● Exercise prompt
Nothing in the data may change. Copy all of it exactly.

● Material for the task
■ ■ ■

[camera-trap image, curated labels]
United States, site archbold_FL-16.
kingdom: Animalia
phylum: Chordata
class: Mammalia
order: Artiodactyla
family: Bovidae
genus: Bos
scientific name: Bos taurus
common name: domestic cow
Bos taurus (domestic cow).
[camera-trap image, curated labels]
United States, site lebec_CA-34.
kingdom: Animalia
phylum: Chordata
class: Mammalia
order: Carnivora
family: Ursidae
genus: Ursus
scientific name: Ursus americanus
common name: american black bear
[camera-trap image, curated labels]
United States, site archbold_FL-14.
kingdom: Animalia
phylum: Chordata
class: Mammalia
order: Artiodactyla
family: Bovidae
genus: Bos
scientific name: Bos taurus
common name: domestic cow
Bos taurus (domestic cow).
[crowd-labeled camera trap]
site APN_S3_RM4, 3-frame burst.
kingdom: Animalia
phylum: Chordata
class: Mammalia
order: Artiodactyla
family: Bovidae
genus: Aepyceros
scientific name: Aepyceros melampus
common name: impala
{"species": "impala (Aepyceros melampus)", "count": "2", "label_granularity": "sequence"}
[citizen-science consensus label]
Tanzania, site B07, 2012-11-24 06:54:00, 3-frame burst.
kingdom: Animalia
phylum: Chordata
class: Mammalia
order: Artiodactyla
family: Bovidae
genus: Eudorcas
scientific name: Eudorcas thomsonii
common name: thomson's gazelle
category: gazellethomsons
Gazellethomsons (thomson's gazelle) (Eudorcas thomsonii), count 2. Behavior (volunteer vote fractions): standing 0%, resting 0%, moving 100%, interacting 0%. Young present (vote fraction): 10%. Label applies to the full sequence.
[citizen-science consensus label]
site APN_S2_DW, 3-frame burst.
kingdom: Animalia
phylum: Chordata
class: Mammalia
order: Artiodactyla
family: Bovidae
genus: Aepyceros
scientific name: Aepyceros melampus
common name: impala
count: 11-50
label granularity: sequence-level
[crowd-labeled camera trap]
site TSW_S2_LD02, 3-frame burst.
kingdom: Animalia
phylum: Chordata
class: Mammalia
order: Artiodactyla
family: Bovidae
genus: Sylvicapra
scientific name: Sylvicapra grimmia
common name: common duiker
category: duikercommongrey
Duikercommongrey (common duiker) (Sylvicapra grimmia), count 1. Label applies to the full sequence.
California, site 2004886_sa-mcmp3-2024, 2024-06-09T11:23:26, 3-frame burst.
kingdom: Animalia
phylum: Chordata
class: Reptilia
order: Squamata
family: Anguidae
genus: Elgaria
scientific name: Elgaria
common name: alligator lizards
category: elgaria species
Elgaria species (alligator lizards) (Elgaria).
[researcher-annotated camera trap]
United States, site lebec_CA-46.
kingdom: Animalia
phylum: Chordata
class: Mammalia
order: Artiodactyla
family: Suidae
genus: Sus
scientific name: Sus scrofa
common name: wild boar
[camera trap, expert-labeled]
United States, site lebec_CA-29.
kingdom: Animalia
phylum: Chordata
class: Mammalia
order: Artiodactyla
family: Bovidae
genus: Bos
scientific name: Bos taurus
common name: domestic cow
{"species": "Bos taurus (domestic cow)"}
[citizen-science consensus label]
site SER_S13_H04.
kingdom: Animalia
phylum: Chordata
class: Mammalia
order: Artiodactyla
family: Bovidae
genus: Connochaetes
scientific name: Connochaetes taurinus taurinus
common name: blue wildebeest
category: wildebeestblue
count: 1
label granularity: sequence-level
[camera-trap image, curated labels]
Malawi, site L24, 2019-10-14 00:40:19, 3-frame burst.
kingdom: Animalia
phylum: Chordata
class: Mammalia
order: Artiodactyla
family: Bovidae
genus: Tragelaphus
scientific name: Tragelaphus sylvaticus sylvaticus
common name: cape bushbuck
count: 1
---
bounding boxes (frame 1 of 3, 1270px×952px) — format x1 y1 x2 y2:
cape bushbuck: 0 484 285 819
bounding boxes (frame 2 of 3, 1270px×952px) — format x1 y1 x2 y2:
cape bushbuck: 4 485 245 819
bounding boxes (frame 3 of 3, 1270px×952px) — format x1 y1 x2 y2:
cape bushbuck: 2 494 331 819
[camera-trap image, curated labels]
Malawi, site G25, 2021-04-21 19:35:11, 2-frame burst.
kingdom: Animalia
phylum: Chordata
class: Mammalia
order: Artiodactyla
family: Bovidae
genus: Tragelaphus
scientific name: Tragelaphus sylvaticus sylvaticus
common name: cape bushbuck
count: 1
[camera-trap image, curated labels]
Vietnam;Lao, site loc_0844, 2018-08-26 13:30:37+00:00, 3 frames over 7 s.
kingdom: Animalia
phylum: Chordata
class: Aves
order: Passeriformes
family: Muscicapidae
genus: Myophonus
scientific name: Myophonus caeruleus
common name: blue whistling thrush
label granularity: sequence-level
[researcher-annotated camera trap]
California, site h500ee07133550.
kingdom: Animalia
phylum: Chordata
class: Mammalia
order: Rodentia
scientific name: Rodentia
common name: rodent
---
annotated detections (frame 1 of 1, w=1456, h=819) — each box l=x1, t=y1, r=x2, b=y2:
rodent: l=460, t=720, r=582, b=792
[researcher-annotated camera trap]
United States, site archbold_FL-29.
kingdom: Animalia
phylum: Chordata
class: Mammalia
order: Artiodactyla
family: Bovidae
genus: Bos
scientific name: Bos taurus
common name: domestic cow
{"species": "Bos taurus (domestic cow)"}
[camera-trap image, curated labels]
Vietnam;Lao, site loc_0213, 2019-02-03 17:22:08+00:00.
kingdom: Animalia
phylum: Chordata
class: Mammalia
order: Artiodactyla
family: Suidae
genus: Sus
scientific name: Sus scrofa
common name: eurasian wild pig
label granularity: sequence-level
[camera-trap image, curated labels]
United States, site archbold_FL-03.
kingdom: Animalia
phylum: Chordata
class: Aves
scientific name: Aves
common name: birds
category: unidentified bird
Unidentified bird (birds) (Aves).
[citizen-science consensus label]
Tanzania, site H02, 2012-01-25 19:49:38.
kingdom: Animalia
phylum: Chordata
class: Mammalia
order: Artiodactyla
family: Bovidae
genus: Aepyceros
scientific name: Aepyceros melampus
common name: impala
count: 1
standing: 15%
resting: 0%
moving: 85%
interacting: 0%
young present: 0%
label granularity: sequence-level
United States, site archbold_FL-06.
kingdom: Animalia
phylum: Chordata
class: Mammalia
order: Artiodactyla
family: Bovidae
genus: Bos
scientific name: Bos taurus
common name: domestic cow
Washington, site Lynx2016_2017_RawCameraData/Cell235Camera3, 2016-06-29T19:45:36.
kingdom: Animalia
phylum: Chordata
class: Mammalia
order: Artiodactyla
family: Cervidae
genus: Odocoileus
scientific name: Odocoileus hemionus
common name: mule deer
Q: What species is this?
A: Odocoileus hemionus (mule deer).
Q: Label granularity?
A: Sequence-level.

■ ■ ■

● Finished exercise
[camera-trap image, curated labels]
United States, site archbold_FL-16.
kingdom: Animalia
phylum: Chordata
class: Mammalia
order: Artiodactyla
family: Bovidae
genus: Bos
scientific name: Bos taurus
common name: domestic cow
Bos taurus (domestic cow).
[camera-trap image, curated labels]
United States, site lebec_CA-34.
kingdom: Animalia
phylum: Chordata
class: Mammalia
order: Carnivora
family: Ursidae
genus: Ursus
scientific name: Ursus americanus
common name: american black bear
[camera-trap image, curated labels]
United States, site archbold_FL-14.
kingdom: Animalia
phylum: Chordata
class: Mammalia
order: Artiodactyla
family: Bovidae
genus: Bos
scientific name: Bos taurus
common name: domestic cow
Bos taurus (domestic cow).
[crowd-labeled camera trap]
site APN_S3_RM4, 3-frame burst.
kingdom: Animalia
phylum: Chordata
class: Mammalia
order: Artiodactyla
family: Bovidae
genus: Aepyceros
scientific name: Aepyceros melampus
common name: impala
{"species": "impala (Aepyceros melampus)", "count": "2", "label_granularity": "sequence"}
[citizen-science consensus label]
Tanzania, site B07, 2012-11-24 06:54:00, 3-frame burst.
kingdom: Animalia
phylum: Chordata
class: Mammalia
order: Artiodactyla
family: Bovidae
genus: Eudorcas
scientific name: Eudorcas thomsonii
common name: thomson's gazelle
category: gazellethomsons
Gazellethomsons (thomson's gazelle) (Eudorcas thomsonii), count 2. Behavior (volunteer vote fractions): standing 0%, resting 0%, moving 100%, interacting 0%. Young present (vote fraction): 10%. Label applies to the full sequence.
[citizen-science consensus label]
site APN_S2_DW, 3-frame burst.
kingdom: Animalia
phylum: Chordata
class: Mammalia
order: Artiodactyla
family: Bovidae
genus: Aepyceros
scientific name: Aepyceros melampus
common name: impala
count: 11-50
label granularity: sequence-level
[crowd-labeled camera trap]
site TSW_S2_LD02, 3-frame burst.
kingdom: Animalia
phylum: Chordata
class: Mammalia
order: Artiodactyla
family: Bovidae
genus: Sylvicapra
scientific name: Sylvicapra grimmia
common name: common duiker
category: duikercommongrey
Duikercommongrey (common duiker) (Sylvicapra grimmia), count 1. Label applies to the full sequence.
California, site 2004886_sa-mcmp3-2024, 2024-06-09T11:23:26, 3-frame burst.
kingdom: Animalia
phylum: Chordata
class: Reptilia
order: Squamata
family: Anguidae
genus: Elgaria
scientific name: Elgaria
common name: alligator lizards
category: elgaria species
Elgaria species (alligator lizards) (Elgaria).
[researcher-annotated camera trap]
United States, site lebec_CA-46.
kingdom: Animalia
phylum: Chordata
class: Mammalia
order: Artiodactyla
family: Suidae
genus: Sus
scientific name: Sus scrofa
common name: wild boar
[camera trap, expert-labeled]
United States, site lebec_CA-29.
kingdom: Animalia
phylum: Chordata
class: Mammalia
order: Artiodactyla
family: Bovidae
genus: Bos
scientific name: Bos taurus
common name: domestic cow
{"species": "Bos taurus (domestic cow)"}
[citizen-science consensus label]
site SER_S13_H04.
kingdom: Animalia
phylum: Chordata
class: Mammalia
order: Artiodactyla
family: Bovidae
genus: Connochaetes
scientific name: Connochaetes taurinus taurinus
common name: blue wildebeest
category: wildebeestblue
count: 1
label granularity: sequence-level
[camera-trap image, curated labels]
Malawi, site L24, 2019-10-14 00:40:19, 3-frame burst.
kingdom: Animalia
phylum: Chordata
class: Mammalia
order: Artiodactyla
family: Bovidae
genus: Tragelaphus
scientific name: Tragelaphus sylvaticus sylvaticus
common name: cape bushbuck
count: 1
---
bounding boxes (frame 1 of 3, 1270px×952px) — format x1 y1 x2 y2:
cape bushbuck: 0 484 285 819
bounding boxes (frame 2 of 3, 1270px×952px) — format x1 y1 x2 y2:
cape bushbuck: 4 485 245 819
bounding boxes (frame 3 of 3, 1270px×952px) — format x1 y1 x2 y2:
cape bushbuck: 2 494 331 819
[camera-trap image, curated labels]
Malawi, site G25, 2021-04-21 19:35:11, 2-frame burst.
kingdom: Animalia
phylum: Chordata
class: Mammalia
order: Artiodactyla
family: Bovidae
genus: Tragelaphus
scientific name: Tragelaphus sylvaticus sylvaticus
common name: cape bushbuck
count: 1
[camera-trap image, curated labels]
Vietnam;Lao, site loc_0844, 2018-08-26 13:30:37+00:00, 3 frames over 7 s.
kingdom: Animalia
phylum: Chordata
class: Aves
order: Passeriformes
family: Muscicapidae
genus: Myophonus
scientific name: Myophonus caeruleus
common name: blue whistling thrush
label granularity: sequence-level
[researcher-annotated camera trap]
California, site h500ee07133550.
kingdom: Animalia
phylum: Chordata
class: Mammalia
order: Rodentia
scientific name: Rodentia
common name: rodent
---
annotated detections (frame 1 of 1, w=1456, h=819) — each box l=x1, t=y1, r=x2, b=y2:
rodent: l=460, t=720, r=582, b=792
[researcher-annotated camera trap]
United States, site archbold_FL-29.
kingdom: Animalia
phylum: Chordata
class: Mammalia
order: Artiodactyla
family: Bovidae
genus: Bos
scientific name: Bos taurus
common name: domestic cow
{"species": "Bos taurus (domestic cow)"}
[camera-trap image, curated labels]
Vietnam;Lao, site loc_0213, 2019-02-03 17:22:08+00:00.
kingdom: Animalia
phylum: Chordata
class: Mammalia
order: Artiodactyla
family: Suidae
genus: Sus
scientific name: Sus scrofa
common name: eurasian wild pig
label granularity: sequence-level
[camera-trap image, curated labels]
United States, site archbold_FL-03.
kingdom: Animalia
phylum: Chordata
class: Aves
scientific name: Aves
common name: birds
category: unidentified bird
Unidentified bird (birds) (Aves).
[citizen-science consensus label]
Tanzania, site H02, 2012-01-25 19:49:38.
kingdom: Animalia
phylum: Chordata
class: Mammalia
order: Artiodactyla
family: Bovidae
genus: Aepyceros
scientific name: Aepyceros melampus
common name: impala
count: 1
standing: 15%
resting: 0%
moving: 85%
interacting: 0%
young present: 0%
label granularity: sequence-level
United States, site archbold_FL-06.
kingdom: Animalia
phylum: Chordata
class: Mammalia
order: Artiodactyla
family: Bovidae
genus: Bos
scientific name: Bos taurus
common name: domestic cow
Washington, site Lynx2016_2017_RawCameraData/Cell235Camera3, 2016-06-29T19:45:36.
kingdom: Animalia
phylum: Chordata
class: Mammalia
order: Artiodactyla
family: Cervidae
genus: Odocoileus
scientific name: Odocoileus hemionus
common name: mule deer
Q: What species is this?
A: Odocoileus hemionus (mule deer).
Q: Label granularity?
A: Sequence-level.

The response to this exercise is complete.